Он увернулся от домашней куртки, которую она пыталась набросить ему на плечи. Пусть Герберт стоит и глазеет, если ему нравится!
— Чарлз!
Он показал на рот скрюченными руками и побежал к зеркалу в дверце стенного шкафа. Лицо бледное, вокруг рта все какое-то плоское, словно его доской стукнули, губы растянуты в жутком оскале. А руки! Теперь он не сможет держать стакан или прикурить сигарету. Не сможет водить автомобиль. Ширинку — и ту не расстегнет без посторонней помощи!
— На-ка,
Да, виски, виски. Он попытался вобрать все до капли затвердевшими губами. Оно обожгло кожу на лице и потекло по груди. Он показал знаком, что хочет еще, и попытался ей напомнить, чтобы заперли двери. О, Господи, если это пройдет, он будет благодарен по гроб жизни! Он позволил Герберту с мамой уложить себя на постель.
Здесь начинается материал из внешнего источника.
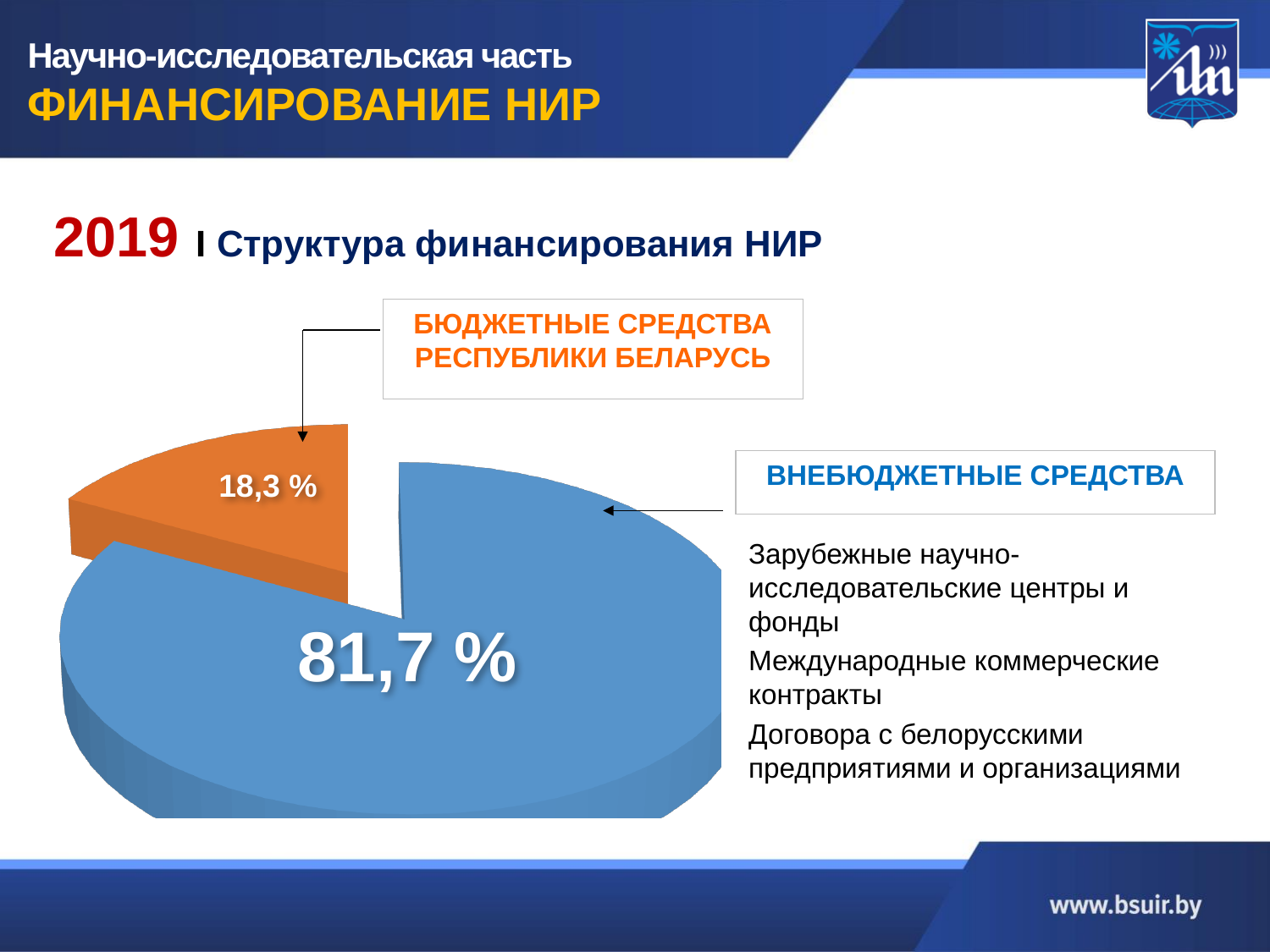
What share of the pie is labelled БЮДЖЕТНЫЕ СРЕДСТВА РЕСПУБЛИКИ БЕЛАРУСЬ? 18,3 % Which is larger, the share for БЮДЖЕТНЫЕ СРЕДСТВА or the share for ВНЕБЮДЖЕТНЫЕ СРЕДСТВА? ВНЕБЮДЖЕТНЫЕ СРЕДСТВА What share of the pie is labelled ВНЕБЮДЖЕТНЫЕ СРЕДСТВА? 81,7 % Which slice of the pie is the smallest? БЮДЖЕТНЫЕ СРЕДСТВА РЕСПУБЛИКИ БЕЛАРУСЬ Which year does the pie chart on the slide refer to? 2019 What colour is the slice representing БЮДЖЕТНЫЕ СРЕДСТВА РЕСПУБЛИКИ БЕЛАРУСЬ? orange What kind of chart is shown on the slide? pie chart What colour is the slice representing ВНЕБЮДЖЕТНЫЕ СРЕДСТВА? blue What is the difference in percentage points between the ВНЕБЮДЖЕТНЫЕ СРЕДСТВА slice and the БЮДЖЕТНЫЕ СРЕДСТВА slice? 63,4 Which slice of the pie is the largest? ВНЕБЮДЖЕТНЫЕ СРЕДСТВА How many slices does the pie chart have? 2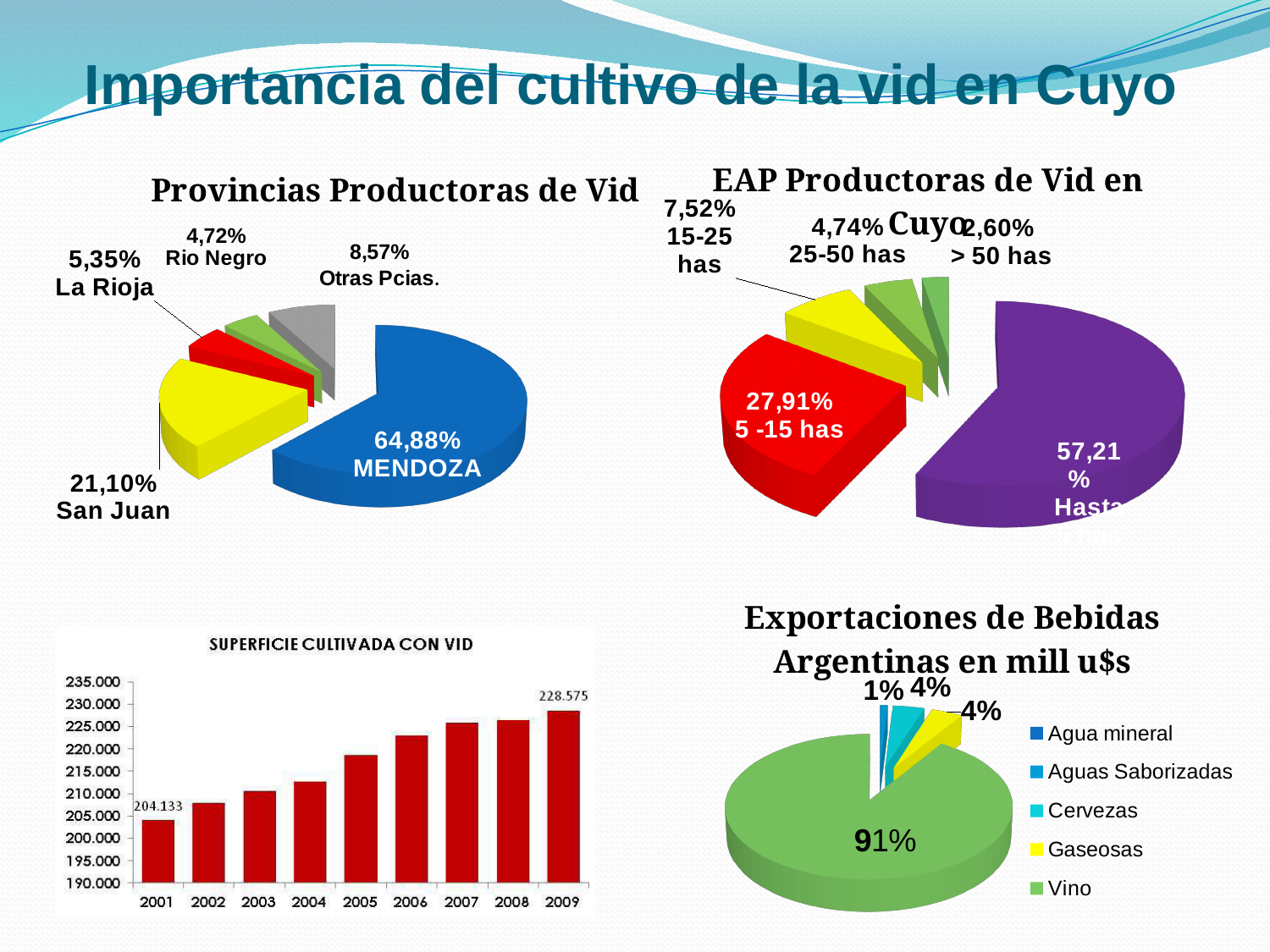
How many slices does the 'Provincias Productoras de Vid' pie chart have? 5 In the 'SUPERFICIE CULTIVADA CON VID' chart, do the values rise or fall from 2001 to 2009? Rise In the 'Provincias Productoras de Vid' chart, which province has the smallest share? Rio Negro What type of chart is 'SUPERFICIE CULTIVADA CON VID'? Bar chart How many entries does the legend of the 'Exportaciones de Bebidas Argentinas en mill u$s' chart list? 5 In the 'SUPERFICIE CULTIVADA CON VID' chart, what is the value for 2009? 228.575 In the 'EAP Productoras de Vid en Cuyo' chart, which category has the largest share? Hasta 5 has In the 'Provincias Productoras de Vid' chart, what share does Mendoza have? 64,88% In the 'EAP Productoras de Vid en Cuyo' chart, which is larger: 15-25 has or 25-50 has? 15-25 has In the 'SUPERFICIE CULTIVADA CON VID' chart, is the value for 2006 greater or less than 220.000? greater In the 'EAP Productoras de Vid en Cuyo' chart, what is the share for 5-15 has? 27,91% In the 'Provincias Productoras de Vid' chart, what is the difference between the shares of Mendoza and San Juan? 43,78%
— Озьи еня! — выдавил он из себя. Он вцепился в мамин пеньюар и едва не повалил ее на себя. Но, по крайней мере, теперь было за что держаться. — Не уозите меня! — выдохнул он, и она успокоила, что не позволит. Сказала, что запрет все двери на ключ.
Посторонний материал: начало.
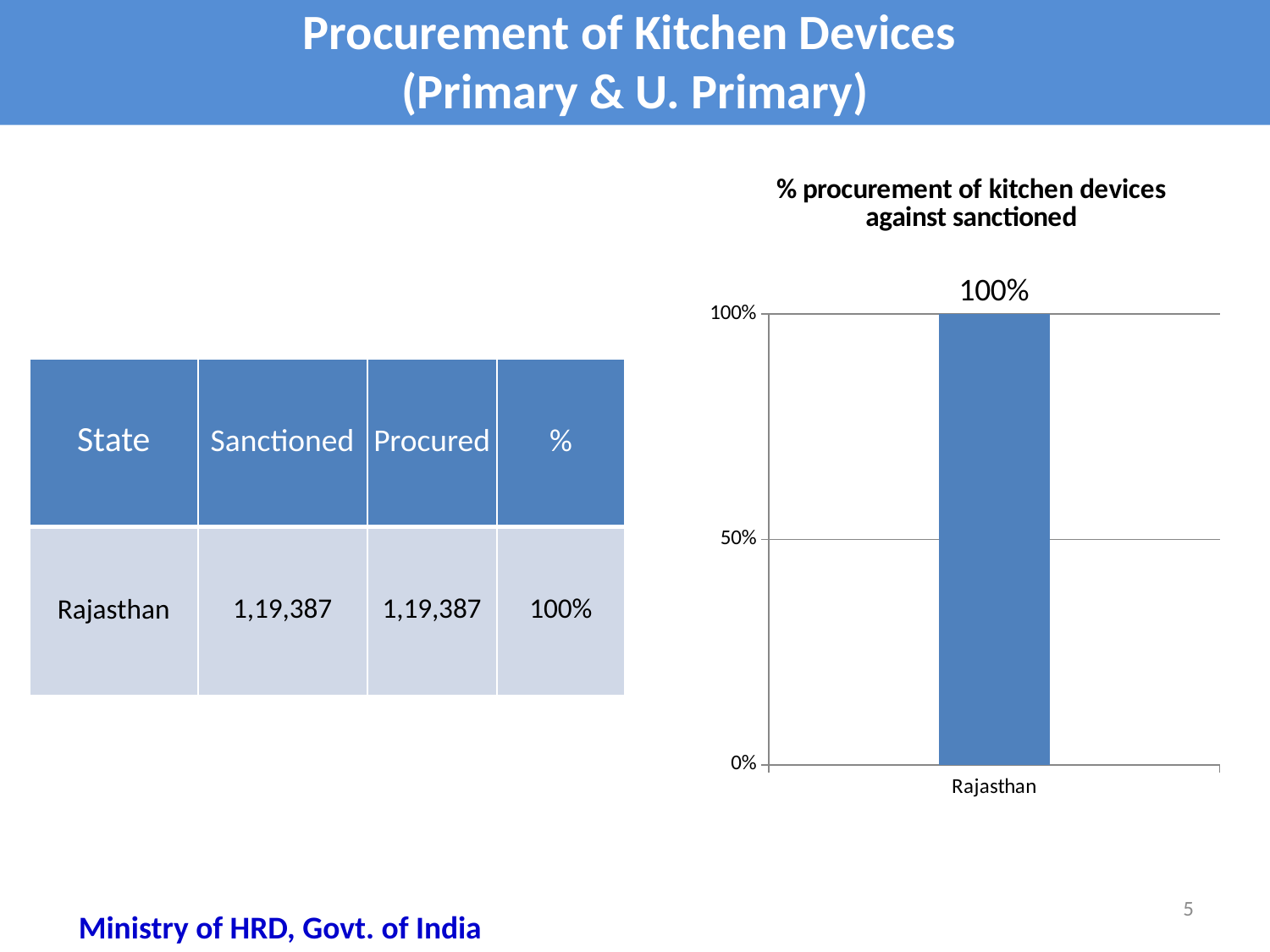
How many categories are plotted in the chart? 1 Is the value for Rajasthan greater or less than 50%? greater What is the title of the chart? % procurement of kitchen devices against sanctioned Which category is shown on the x axis of the chart? Rajasthan What is the value for Rajasthan in the chart? 100% What is the highest value shown on the chart's y axis? 100% What kind of chart is shown on the slide? bar chart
Болезненный укол — что-то впрыснули под кожу — заставил его немного очнуться.
Молодой нервный врач разговаривал с мамой в углу затемненной спальни. Однако чувствовал он себя лучше. Теперь его не увезут. Теперь порядок. Он просто запаниковал. Незаметно приподняв простыню, он посмотрел, как разгибаются пальцы.
— Гай, — шепнул он. Язык все еще был, как деревянный, но он мог говорить. Потом врач вышел, он проводил его взглядом. — Ма, я не хочу в Европу! — произнес он монотонным голосом, когда она подошла.
— Хорошо, миленький, мы никуда не поедем.
Она осторожно присела на край постели, и ему сразу полегчало.
— Врач не сказал, что мне нельзя ехать?